# heat pump electricty costs poll



## windheat (22 Mar 2012)

What is the satisfaction level with people that have had heat pumps installed. There does seem a lot of people surprised by the size of their electricity bill. Do installers under estimate your running costs at the consultation stage or what has been peoples experiences?


just tryed to add a poll to my thread but it is not giving me the option? am i missing something?


----------



## Leo (23 Mar 2012)

Polls are disabled on AAM. Discussion is welcome though.

My own opinion, quite a few (not all) renewables suppliers state the best possible case, or even unrealistic figures in order to justify the high up front investment and convince people to part with their cash.


----------



## bluemac (23 Mar 2012)

over all im happy with mine the installers expected my bill to be below €1000 a year and it comes in at €500.  the charges were clear from the installers but it was all the extras outside of there job that added to my cost, digging out the area, sand in it, refill, manhole down to pipes etc etc.

Its en expensive option, I believe I will make all the money back and in the long term save a little...  Not sure thats the point why people do it though..

I personally did it 
25% for enviromental reasons 
5% because I love new technology 
50% for lower bills year on year 
20% because of uncertain & rising costs of oil and gas
0% to save money


----------



## lowCO2design (23 Mar 2012)

bluemac said:


> I personally did it 25% for enviromental reasons


how is the electricity for your heat pump generated?  not to mention the losses in conversion (2.5 times approx)


> 20% because of uncertain & rising costs of oil and gas...


given that oil & gas, currently make up the majority of electricity production fuels, and will do so for at least the life time of your heat pump, will you not see electricity prices rise in-line with will oil/gas prices?

are you a rural or city home-owner? did you consider a log gasification or wood pellet boiler? did you build/design your home to reduce the need for fossil fuels?


----------



## windheat (24 Mar 2012)

lowCO2design said:


> how is the electricity for your heat pump generated? electricitygeneration-in-ireland/ not to mention the losses in conversion (2.5 times approx)
> given that oil & gas, currently make up the majority of electricity production fuels, and will do so for at least the life time of your heat pump, will you not see electricity prices rise in-line with will oil/gas prices?
> 
> are you a rural or city home-owner? did you consider a log gasification or wood pellet boiler? did you build/design your home to reduce the need for fossil fuels?

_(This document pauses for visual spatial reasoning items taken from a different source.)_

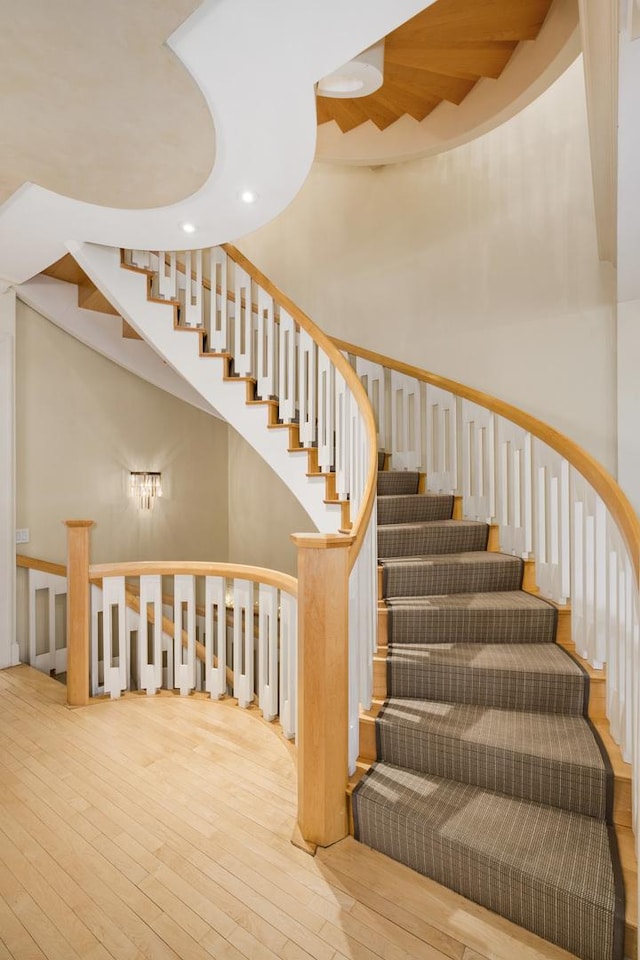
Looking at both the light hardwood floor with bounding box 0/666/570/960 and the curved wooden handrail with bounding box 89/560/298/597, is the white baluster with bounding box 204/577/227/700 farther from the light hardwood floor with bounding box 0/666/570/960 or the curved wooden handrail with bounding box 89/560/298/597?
the light hardwood floor with bounding box 0/666/570/960

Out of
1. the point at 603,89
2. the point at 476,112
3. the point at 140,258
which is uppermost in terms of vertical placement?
the point at 476,112

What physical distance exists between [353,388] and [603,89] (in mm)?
1713

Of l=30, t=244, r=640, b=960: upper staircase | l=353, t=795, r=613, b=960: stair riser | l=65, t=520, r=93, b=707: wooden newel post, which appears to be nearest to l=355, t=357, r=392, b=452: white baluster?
l=30, t=244, r=640, b=960: upper staircase

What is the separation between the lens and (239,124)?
7.10 ft

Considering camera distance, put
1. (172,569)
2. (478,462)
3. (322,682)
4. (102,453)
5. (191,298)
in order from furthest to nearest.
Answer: (102,453) → (191,298) → (478,462) → (172,569) → (322,682)

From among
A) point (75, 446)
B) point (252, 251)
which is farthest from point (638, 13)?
point (252, 251)

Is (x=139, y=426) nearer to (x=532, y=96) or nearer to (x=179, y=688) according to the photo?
(x=179, y=688)

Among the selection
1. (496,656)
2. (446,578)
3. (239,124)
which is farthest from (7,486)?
(496,656)

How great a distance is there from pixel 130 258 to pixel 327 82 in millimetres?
1733

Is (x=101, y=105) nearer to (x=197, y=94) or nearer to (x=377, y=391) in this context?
(x=197, y=94)

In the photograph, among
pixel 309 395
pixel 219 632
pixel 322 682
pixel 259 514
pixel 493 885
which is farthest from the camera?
pixel 259 514

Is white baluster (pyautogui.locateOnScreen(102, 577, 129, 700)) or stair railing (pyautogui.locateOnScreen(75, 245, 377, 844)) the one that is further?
white baluster (pyautogui.locateOnScreen(102, 577, 129, 700))

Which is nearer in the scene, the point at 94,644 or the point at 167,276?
the point at 94,644

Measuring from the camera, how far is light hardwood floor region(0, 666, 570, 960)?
1.55 meters
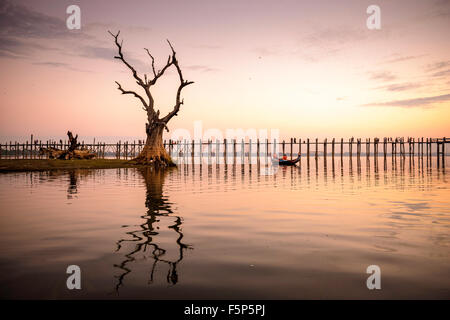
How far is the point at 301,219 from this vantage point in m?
8.05

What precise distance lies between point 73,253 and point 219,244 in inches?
88.3

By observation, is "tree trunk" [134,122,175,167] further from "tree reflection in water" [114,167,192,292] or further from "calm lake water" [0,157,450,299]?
"tree reflection in water" [114,167,192,292]

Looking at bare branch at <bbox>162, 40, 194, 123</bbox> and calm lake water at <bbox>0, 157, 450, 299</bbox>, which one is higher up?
bare branch at <bbox>162, 40, 194, 123</bbox>

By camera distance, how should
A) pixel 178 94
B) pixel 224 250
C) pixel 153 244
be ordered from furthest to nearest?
pixel 178 94 → pixel 153 244 → pixel 224 250

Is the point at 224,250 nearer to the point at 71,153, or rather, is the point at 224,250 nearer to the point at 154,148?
the point at 154,148

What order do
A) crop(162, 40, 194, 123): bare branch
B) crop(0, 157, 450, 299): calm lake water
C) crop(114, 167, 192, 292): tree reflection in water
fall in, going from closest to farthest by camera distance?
crop(0, 157, 450, 299): calm lake water
crop(114, 167, 192, 292): tree reflection in water
crop(162, 40, 194, 123): bare branch

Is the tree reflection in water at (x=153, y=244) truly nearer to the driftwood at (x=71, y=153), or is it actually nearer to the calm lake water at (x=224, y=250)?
the calm lake water at (x=224, y=250)

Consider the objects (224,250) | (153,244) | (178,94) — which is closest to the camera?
(224,250)

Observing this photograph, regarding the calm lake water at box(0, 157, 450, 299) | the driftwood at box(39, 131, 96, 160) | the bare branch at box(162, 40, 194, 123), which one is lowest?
the calm lake water at box(0, 157, 450, 299)

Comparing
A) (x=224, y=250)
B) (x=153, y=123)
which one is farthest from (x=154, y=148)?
(x=224, y=250)

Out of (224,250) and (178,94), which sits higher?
(178,94)

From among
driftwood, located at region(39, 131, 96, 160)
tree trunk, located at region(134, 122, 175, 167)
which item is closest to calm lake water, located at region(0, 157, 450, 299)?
tree trunk, located at region(134, 122, 175, 167)

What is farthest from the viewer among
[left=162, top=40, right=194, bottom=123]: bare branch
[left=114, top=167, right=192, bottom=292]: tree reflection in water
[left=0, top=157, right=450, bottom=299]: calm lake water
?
[left=162, top=40, right=194, bottom=123]: bare branch
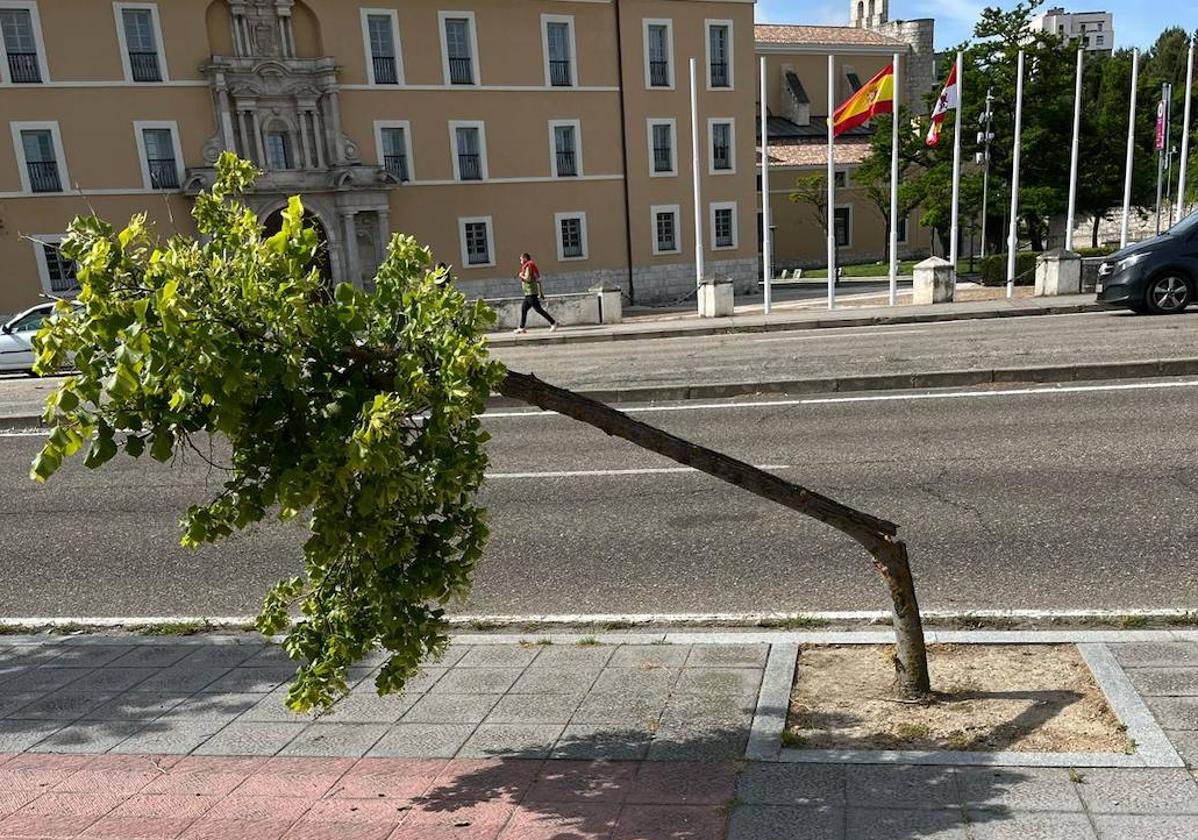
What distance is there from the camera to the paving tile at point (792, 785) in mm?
3428

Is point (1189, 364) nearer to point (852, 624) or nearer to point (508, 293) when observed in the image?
point (852, 624)

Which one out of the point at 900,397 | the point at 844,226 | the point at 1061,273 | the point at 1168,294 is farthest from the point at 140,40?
the point at 844,226

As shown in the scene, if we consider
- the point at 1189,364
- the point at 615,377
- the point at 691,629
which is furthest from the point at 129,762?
the point at 1189,364

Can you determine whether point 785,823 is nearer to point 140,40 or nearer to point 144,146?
point 144,146

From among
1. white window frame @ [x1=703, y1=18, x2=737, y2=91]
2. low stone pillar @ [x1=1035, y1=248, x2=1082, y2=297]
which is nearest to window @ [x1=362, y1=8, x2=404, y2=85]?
white window frame @ [x1=703, y1=18, x2=737, y2=91]

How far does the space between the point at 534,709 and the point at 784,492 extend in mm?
1703

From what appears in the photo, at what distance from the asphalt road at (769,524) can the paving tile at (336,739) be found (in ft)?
5.64

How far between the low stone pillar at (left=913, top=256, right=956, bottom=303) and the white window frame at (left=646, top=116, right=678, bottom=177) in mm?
16156

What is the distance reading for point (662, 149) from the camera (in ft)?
125

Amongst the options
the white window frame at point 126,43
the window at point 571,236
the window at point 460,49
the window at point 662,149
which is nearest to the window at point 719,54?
the window at point 662,149

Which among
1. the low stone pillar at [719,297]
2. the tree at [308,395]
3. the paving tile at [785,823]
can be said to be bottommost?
the paving tile at [785,823]

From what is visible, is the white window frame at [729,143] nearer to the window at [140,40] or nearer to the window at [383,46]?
the window at [383,46]

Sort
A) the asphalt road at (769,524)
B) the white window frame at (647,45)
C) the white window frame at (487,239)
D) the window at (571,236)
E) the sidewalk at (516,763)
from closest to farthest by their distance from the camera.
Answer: the sidewalk at (516,763) → the asphalt road at (769,524) → the white window frame at (487,239) → the white window frame at (647,45) → the window at (571,236)

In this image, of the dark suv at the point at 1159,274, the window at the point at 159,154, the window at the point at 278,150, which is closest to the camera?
the dark suv at the point at 1159,274
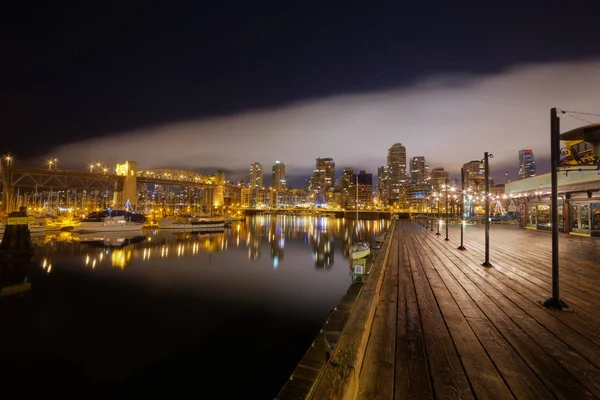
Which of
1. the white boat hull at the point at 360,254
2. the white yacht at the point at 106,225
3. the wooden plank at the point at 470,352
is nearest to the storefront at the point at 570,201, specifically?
the white boat hull at the point at 360,254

Log gasification and wood pellet boiler's are co2 and particle contributor's no?, the sustainability factor they have is unquestioned however. Fossil fuel burning at power stations will be a diminishing percentage over the next 10 20 30 years. The gases are scrubbed also which does not happen with solid fuel especially with pellet boilers.
Heat pumps have their issues but the cop means they have a role to play.
 In summary then heat pumps are very suitable for some people as they have some advantages (cost, efficient, no transport carbon required, clean, low maintenance) , as do solid fuel. This thread did not set out to compare them with other renewable s. I am interested in HP performance and problems/disadvantages seen by users, so any more heat pump experiences out there?


----------



## Ceist Beag (26 Mar 2012)

We have an Air-Water heat pump and the costs are on a par (probably slightly cheaper) with the cost of the oil burner we had before we had this installed. The big difference is we have hot water 24/7, the house is a constant temperature (as the heating is on 24/7) and we aren't directly affected by the price of oil (alright admittedly everything including cost of electricity is affected eventually but not on the same scale!). So overall we're very happy with the product but the cost is a lot more than the brochures led us to believe and it will probably take a lot longer to recoup the original cost of the system than we thought - but as I said for the benefits I've outlined we're happy with it.


----------



## windheat (28 Mar 2012)

Ceist Beag said:


> We have an Air-Water heat pump and the costs are on a par (probably slightly cheaper) with the cost of the oil burner we had before we had this installed. The big difference is we have hot water 24/7, the house is a constant temperature (as the heating is on 24/7) and we aren't directly affected by the price of oil (alright admittedly everything including cost of electricity is affected eventually but not on the same scale!). So overall we're very happy with the product but the cost is a lot more than the brochures led us to believe and it will probably take a lot longer to recoup the original cost of the system than we thought - but as I said for the benefits I've outlined we're happy with it.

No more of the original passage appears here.